When I started back to school in the second semester, I attended Southwestern at Memphis. The Best and Worst of Times at Southwestern, Behind the Scenes, We Formed Our Own Terrific Social Society, and The Girl Crushed My Volatile Ego – A Reality Checker are stories about Southwestern and my two best friends in college. The names have been changed to protect their identities. Today it’s called Rhodes College and it’s a beautiful school. I continued on a heck tick schedule with no idea where or what I was doing. I went 2 quarters; summer – 2 quarters, I think; 2nd-year – 1st quarter, 2nd quarter, summer quarters. Read about one of my most memorable college courses in “If I Have Taught You How to Learn I Did My Job”. That’s it. I was done.

Learning by Living

I was working at a college bar on Madison Avenue in Memphis, Tennessee, while I was still in school. Two friends and I got a duplex behind East High School close to Walnut Grove Road in Memphis, Tennessee. It Seemed Like All of Downtown Was on Fire is a story about working in the college bar after my two friends and I had moved in together.
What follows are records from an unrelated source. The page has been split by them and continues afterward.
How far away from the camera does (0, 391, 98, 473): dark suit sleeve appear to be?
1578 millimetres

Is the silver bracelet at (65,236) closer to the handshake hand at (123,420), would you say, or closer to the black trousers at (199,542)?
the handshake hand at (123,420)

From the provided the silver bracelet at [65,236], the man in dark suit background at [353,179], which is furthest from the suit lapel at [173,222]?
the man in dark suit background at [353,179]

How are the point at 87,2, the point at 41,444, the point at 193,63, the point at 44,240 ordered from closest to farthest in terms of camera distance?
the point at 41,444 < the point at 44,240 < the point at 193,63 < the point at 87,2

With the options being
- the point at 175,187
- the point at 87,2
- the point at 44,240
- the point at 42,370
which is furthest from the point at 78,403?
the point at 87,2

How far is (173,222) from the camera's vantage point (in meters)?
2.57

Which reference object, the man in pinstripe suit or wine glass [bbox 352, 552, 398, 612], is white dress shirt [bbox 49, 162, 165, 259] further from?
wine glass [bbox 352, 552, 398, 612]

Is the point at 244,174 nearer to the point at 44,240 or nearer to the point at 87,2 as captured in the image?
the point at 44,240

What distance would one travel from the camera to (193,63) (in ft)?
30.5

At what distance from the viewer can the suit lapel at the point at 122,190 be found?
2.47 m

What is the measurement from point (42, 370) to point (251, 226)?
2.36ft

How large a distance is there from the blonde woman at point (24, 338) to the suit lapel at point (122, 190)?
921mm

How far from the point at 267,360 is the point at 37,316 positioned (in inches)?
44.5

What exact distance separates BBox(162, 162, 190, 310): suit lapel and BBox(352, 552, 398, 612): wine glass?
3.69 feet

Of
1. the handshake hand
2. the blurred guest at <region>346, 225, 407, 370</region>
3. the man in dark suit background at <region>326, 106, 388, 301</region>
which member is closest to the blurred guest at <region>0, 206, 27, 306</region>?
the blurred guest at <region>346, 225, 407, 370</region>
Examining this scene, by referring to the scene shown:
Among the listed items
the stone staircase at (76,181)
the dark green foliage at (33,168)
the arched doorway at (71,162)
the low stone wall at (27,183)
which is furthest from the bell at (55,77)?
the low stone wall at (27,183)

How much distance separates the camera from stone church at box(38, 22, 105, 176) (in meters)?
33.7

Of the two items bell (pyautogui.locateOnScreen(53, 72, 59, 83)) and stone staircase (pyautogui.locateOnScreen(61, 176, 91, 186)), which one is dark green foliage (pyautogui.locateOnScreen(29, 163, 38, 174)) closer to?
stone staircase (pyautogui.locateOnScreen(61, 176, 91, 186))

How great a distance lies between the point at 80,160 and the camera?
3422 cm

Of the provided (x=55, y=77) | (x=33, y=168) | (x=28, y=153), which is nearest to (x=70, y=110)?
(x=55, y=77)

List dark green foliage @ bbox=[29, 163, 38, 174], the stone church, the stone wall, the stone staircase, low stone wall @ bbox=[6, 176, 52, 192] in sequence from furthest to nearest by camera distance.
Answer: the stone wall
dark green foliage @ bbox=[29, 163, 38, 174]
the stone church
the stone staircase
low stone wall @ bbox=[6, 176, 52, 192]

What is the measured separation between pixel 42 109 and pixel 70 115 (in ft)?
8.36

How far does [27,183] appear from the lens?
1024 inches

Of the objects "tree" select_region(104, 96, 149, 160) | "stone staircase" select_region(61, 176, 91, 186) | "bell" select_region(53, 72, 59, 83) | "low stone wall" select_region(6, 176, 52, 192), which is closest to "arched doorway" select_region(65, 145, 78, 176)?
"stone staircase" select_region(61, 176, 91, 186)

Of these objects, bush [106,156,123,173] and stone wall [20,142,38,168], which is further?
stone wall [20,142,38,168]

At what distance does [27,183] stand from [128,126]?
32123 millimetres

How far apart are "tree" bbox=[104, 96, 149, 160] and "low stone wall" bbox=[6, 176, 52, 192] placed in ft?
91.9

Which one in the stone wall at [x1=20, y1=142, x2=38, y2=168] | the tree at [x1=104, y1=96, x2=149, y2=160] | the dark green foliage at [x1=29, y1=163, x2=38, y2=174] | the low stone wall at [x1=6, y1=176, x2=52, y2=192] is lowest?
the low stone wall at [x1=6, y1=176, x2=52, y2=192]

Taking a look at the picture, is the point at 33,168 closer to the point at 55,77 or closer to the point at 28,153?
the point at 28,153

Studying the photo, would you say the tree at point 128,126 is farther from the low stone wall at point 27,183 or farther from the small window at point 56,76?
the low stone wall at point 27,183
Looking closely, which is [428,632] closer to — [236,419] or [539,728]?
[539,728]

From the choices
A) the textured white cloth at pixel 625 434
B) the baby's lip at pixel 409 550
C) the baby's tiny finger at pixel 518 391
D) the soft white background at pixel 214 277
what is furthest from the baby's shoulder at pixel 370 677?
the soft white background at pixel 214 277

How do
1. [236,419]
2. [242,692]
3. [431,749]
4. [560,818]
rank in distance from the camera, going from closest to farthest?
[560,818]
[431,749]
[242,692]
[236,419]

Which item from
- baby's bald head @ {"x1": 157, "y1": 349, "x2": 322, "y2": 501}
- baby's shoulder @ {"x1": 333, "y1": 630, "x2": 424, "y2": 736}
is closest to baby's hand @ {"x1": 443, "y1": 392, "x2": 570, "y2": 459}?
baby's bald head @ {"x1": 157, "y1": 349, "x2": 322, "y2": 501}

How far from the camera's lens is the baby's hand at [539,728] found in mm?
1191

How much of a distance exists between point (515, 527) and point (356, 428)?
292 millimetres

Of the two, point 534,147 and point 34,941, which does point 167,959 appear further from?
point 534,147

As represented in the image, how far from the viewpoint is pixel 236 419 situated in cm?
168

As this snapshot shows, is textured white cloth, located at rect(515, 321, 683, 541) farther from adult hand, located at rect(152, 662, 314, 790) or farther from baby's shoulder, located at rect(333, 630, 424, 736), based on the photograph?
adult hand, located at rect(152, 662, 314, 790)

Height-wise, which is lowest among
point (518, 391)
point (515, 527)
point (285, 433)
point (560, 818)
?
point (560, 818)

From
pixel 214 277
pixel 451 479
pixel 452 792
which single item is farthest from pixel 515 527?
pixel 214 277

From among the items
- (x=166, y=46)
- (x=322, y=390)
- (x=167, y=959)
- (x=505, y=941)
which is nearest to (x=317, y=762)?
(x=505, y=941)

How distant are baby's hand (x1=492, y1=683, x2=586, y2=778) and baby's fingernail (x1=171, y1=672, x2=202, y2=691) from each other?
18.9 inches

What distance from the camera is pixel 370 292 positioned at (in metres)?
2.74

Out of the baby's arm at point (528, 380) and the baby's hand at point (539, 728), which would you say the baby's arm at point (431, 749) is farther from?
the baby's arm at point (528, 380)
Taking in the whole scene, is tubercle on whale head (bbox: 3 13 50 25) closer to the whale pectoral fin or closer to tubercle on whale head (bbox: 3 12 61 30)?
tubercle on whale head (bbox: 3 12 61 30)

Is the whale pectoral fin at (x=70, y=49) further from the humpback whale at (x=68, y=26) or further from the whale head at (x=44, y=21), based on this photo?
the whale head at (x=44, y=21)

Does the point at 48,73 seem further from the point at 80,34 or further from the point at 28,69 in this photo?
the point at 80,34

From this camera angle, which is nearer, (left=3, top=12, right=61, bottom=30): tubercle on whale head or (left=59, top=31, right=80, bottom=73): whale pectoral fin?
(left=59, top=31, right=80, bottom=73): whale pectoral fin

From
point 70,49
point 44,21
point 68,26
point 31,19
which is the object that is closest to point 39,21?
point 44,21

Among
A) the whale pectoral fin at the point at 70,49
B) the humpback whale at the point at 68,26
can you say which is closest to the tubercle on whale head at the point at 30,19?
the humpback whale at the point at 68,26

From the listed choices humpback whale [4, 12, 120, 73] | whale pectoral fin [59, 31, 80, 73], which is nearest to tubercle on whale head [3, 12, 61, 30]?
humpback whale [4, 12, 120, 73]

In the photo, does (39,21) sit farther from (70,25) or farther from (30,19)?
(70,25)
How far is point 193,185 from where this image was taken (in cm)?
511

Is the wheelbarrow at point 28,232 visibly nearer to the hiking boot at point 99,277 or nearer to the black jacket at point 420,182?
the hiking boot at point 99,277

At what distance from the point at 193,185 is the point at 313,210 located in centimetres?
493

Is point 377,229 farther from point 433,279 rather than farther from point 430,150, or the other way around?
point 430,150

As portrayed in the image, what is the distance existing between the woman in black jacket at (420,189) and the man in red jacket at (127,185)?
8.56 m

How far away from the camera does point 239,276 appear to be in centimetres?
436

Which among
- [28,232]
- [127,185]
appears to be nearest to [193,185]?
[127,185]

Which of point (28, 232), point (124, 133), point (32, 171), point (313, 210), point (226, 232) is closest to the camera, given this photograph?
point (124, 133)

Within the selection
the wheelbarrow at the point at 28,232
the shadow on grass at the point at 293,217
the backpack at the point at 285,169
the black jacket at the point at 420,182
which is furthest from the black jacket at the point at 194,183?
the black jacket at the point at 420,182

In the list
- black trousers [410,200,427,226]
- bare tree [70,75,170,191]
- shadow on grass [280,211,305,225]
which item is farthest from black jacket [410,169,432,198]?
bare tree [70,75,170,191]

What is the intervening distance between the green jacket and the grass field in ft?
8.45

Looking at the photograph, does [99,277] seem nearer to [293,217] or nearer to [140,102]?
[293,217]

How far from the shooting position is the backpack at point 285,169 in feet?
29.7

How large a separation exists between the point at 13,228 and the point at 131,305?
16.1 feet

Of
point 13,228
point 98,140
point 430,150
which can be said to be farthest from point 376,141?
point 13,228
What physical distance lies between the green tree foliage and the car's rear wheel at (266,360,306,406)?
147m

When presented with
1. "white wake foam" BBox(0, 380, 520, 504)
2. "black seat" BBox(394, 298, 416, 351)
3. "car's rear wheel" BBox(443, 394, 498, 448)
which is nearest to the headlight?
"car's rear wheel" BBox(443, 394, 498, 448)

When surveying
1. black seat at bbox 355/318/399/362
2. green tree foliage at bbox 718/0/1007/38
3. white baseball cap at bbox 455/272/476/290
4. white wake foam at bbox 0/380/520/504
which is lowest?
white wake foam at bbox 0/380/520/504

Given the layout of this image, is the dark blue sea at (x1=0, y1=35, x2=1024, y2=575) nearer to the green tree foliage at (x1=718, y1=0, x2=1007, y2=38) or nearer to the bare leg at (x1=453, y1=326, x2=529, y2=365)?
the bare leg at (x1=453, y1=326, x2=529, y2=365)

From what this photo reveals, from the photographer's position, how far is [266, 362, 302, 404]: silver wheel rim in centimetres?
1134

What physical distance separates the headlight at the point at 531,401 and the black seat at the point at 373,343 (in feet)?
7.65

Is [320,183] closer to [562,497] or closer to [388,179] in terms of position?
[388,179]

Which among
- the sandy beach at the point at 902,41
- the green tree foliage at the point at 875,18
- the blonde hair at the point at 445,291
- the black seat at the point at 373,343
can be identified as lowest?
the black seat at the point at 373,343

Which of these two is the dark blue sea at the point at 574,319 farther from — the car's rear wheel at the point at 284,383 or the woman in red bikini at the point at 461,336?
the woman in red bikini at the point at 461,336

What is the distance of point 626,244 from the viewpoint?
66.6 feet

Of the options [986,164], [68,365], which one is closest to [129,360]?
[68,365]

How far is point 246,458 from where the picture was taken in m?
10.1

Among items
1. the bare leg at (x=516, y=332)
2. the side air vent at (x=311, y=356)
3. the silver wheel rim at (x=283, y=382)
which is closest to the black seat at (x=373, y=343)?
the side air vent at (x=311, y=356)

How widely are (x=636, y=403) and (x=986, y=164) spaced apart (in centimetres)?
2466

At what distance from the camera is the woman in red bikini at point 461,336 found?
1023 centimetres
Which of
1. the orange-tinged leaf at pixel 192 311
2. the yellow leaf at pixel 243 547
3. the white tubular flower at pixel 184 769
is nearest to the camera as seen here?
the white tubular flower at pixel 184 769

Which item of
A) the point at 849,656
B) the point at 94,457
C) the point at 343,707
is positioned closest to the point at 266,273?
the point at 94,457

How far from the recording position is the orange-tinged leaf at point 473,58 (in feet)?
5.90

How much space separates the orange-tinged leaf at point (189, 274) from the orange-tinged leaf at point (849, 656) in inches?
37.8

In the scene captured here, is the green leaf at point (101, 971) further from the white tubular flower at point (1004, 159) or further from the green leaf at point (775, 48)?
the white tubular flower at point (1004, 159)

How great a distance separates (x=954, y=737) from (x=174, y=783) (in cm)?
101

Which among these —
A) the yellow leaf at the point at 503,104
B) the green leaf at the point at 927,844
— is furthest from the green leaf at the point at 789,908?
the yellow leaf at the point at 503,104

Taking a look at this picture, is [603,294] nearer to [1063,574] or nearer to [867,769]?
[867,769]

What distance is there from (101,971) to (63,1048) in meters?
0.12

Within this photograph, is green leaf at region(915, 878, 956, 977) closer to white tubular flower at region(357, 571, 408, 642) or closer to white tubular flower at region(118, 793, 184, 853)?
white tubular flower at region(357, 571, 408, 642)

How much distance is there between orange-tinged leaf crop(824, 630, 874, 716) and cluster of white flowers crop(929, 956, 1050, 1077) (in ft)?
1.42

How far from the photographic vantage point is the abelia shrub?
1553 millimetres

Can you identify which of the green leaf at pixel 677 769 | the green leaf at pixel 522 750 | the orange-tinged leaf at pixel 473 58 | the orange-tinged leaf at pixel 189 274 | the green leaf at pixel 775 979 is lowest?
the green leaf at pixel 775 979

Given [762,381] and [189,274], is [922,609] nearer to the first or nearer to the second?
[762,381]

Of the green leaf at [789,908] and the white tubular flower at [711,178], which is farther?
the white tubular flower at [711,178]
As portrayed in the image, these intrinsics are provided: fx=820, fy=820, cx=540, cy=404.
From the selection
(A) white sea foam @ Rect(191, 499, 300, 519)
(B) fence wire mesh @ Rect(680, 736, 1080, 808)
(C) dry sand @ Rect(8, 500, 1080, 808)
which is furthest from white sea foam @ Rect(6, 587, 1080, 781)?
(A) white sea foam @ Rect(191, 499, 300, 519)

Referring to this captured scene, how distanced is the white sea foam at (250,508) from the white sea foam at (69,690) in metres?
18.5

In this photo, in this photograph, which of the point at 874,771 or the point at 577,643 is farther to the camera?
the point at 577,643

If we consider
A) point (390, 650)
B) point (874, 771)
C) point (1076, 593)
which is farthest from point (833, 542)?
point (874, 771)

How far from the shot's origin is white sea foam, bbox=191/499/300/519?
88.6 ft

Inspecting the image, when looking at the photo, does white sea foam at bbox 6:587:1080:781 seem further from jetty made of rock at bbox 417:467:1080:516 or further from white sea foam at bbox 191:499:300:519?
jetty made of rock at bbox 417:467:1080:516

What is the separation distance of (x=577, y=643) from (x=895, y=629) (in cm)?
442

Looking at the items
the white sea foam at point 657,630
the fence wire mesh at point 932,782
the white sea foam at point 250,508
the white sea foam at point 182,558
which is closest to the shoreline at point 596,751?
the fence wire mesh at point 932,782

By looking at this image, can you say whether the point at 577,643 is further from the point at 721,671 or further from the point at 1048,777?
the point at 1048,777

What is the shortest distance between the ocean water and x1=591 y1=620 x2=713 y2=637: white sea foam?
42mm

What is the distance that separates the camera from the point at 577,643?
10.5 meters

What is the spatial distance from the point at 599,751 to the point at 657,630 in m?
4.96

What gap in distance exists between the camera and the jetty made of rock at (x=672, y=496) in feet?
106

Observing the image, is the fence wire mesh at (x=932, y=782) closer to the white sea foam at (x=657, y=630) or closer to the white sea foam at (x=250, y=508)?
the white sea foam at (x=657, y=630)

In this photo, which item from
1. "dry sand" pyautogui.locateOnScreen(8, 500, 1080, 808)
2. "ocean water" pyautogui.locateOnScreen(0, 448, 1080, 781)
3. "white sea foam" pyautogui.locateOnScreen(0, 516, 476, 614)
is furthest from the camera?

I got a job at Pier I Imports on Walnut Grove close by and my life changed forever.

I Found the Guy. We had Children and Grandchildren.

Early in the year, before I turned twenty, I met a guy that was an assistant manager at Pier I Imports. By September that year, we were getting married at Idlewild Presbyterian Church, where his mother worked. Shortly afterward, he got reassigned in Chattanooga, Tennessee. I had no job, partly because Pier I had a nepotism clause in their company regulations. But off to Chatanooga, we went.

That’s a quick look at the first twenty years of my life. My early life was very much determined by how Mom and Dad grew up, by the friends I made along the way, my teachers, and the different places I lived and visited. My grandchildren will be affected by how their parents grew up as well.